This blog explores every aspect of this most postmodern of media formats, including other print-based promo tools used by the industry, its fast-changing nature, + how fans/audiences create/interact. Posts are primarily written with Media students/educators in mind. Please acknowledge the blog author if using any resources from this blog - Mr Dave Burrowes

Tuesday 8 April 2014

Anita Elberse (2013) Blockbusters - must-read book?

"Because people are inherently social," the Harvard business professor Anita Elberse points out, "they generally find value in reading the same books and watching the same television shows and movies that others do." What's more, and equally understandably: "People have a taste for winners: if, say, a book is popular and has been widely discussed in the media, consumers have more reason to read it." [from Guardian review]
Scroll down for sample quotes and review snippets, such as Bloomberg's fairly critical view
Use the look inside feature for a preview
I'd recommend at the very least sampling this, a book that basically argues that the tentpole strategy (or blockbuster as she terms it) is vital for any and all modern media/entertainment giants. Her examples take in music, film and other media, but also widen out to incorporate 'entertainment' industries such as football, looking at the examples of Barcelona and Real Madrid, and the latter's 'galacticos' strategy.

She very convincingly picks out examples of major conglomerates that have tried more austere, penny-pinching approaches ... and shows, with forensic financial detail, how disastrous this invariably proved.

Interesting that she's not simply referring to production, but also as much about distribution, and the marketing muscle and capacity to make very widely available and prominently placed a given release, Lady Gaga being one such example she dissects.

You can preview some samples by using Amazon's 'look inside' feature, or GoogleBooks (add keywords related to cinema, music or whichever industry you're most interested in to get the most relevant sections), and its for sale as a Kindle book too.

Here's a few snippets from various articles/reviews:
"Because people are inherently social," the Harvard business professor Anita Elberse points out, "they generally find value in reading the same books and watching the same television shows and movies that others do." What's more, and equally understandably: "People have a taste for winners: if, say, a book is popular and has been widely discussed in the media, consumers have more reason to read it." [Guardian review]
 From the Harvard Business School site:

[a sample from the transcript:] it is extremely difficult to predict what the next blockbuster will be. We know some ingredients. We know that it takes high production value. It needs to look really good especially if you have a movie, for instance, that has, has a--that relies heavily on special effects. It tends to have A-list talent even though that is not always the case, but more often than not, yes when you're talking about blockbuster films. You tend to see that films that are based on existing properties whether it's a book or a videogame, or a previous movie that those do really well. And obviously it's not just about the product; it's also about the marketing. So you need to spend heavily to make sure that everyone knows about it. So those are, those tend to be the ingredients for a blockbuster. But even if you do all those things very well, it's not guaranteed that you'll have a blockbuster. If it really were that simple, if it really were all about throwing lots of money after ideas, then anyone could be a studio head, and I don't think that's the case.

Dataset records
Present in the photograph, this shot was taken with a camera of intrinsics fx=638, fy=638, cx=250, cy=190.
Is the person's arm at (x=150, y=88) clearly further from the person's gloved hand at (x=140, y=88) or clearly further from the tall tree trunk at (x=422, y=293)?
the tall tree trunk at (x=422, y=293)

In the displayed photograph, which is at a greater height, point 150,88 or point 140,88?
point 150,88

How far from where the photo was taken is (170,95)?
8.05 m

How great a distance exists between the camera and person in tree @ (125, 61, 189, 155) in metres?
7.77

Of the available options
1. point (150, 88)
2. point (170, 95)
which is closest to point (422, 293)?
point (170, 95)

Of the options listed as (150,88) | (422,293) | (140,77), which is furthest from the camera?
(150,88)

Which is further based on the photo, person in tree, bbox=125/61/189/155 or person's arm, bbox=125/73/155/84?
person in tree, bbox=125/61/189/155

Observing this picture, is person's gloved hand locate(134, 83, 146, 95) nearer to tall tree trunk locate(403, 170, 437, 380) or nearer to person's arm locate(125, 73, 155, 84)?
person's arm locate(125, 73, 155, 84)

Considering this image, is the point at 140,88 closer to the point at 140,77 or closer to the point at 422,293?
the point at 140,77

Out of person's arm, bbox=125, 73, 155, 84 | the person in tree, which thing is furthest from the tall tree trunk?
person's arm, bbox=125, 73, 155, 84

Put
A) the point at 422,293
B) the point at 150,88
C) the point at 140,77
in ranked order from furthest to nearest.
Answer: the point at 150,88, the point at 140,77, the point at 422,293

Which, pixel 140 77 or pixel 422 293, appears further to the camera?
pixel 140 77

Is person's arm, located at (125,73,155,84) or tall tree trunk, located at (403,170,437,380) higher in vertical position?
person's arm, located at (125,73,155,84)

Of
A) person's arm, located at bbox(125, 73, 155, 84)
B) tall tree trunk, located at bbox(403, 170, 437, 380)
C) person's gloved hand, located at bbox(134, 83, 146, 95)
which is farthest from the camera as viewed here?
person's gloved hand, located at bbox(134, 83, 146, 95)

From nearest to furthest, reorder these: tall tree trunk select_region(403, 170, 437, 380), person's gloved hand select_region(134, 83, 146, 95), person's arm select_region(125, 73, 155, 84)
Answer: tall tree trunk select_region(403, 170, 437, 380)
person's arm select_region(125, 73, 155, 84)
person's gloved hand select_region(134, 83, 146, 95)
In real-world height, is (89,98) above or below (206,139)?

Tasks to complete
A: According to the blog post about the Blockbusters book, what is the name of Real Madrid's strategy that Elberse looks at?
B: Reproduce the dataset records verbatim, from the line that contains "Observing this picture, is" through the end of the records, with both ends included.

In response
A: Elberse looks at Real Madrid's "galacticos" strategy.

B:
Observing this picture, is person's gloved hand locate(134, 83, 146, 95) nearer to tall tree trunk locate(403, 170, 437, 380) or nearer to person's arm locate(125, 73, 155, 84)?
person's arm locate(125, 73, 155, 84)

Considering this image, is the point at 140,88 closer to the point at 140,77 or closer to the point at 422,293?
the point at 140,77

Out of person's arm, bbox=125, 73, 155, 84 | the person in tree, which thing is furthest from the tall tree trunk?
person's arm, bbox=125, 73, 155, 84

Put
A) the point at 422,293
B) the point at 150,88
C) the point at 140,77
in ranked order from furthest to nearest.
Answer: the point at 150,88, the point at 140,77, the point at 422,293

Which, pixel 140 77 or pixel 422 293, appears further to the camera?
pixel 140 77

Is person's arm, located at (125,73,155,84) or tall tree trunk, located at (403,170,437,380) higher in vertical position?
person's arm, located at (125,73,155,84)

Of
A) person's arm, located at bbox(125, 73, 155, 84)
B) tall tree trunk, located at bbox(403, 170, 437, 380)
C) person's gloved hand, located at bbox(134, 83, 146, 95)
which is farthest from the camera as viewed here?
person's gloved hand, located at bbox(134, 83, 146, 95)

From nearest to furthest, reorder these: tall tree trunk select_region(403, 170, 437, 380), person's gloved hand select_region(134, 83, 146, 95), person's arm select_region(125, 73, 155, 84)
Answer: tall tree trunk select_region(403, 170, 437, 380)
person's arm select_region(125, 73, 155, 84)
person's gloved hand select_region(134, 83, 146, 95)
In real-world height, is (89,98) above or below (206,139)?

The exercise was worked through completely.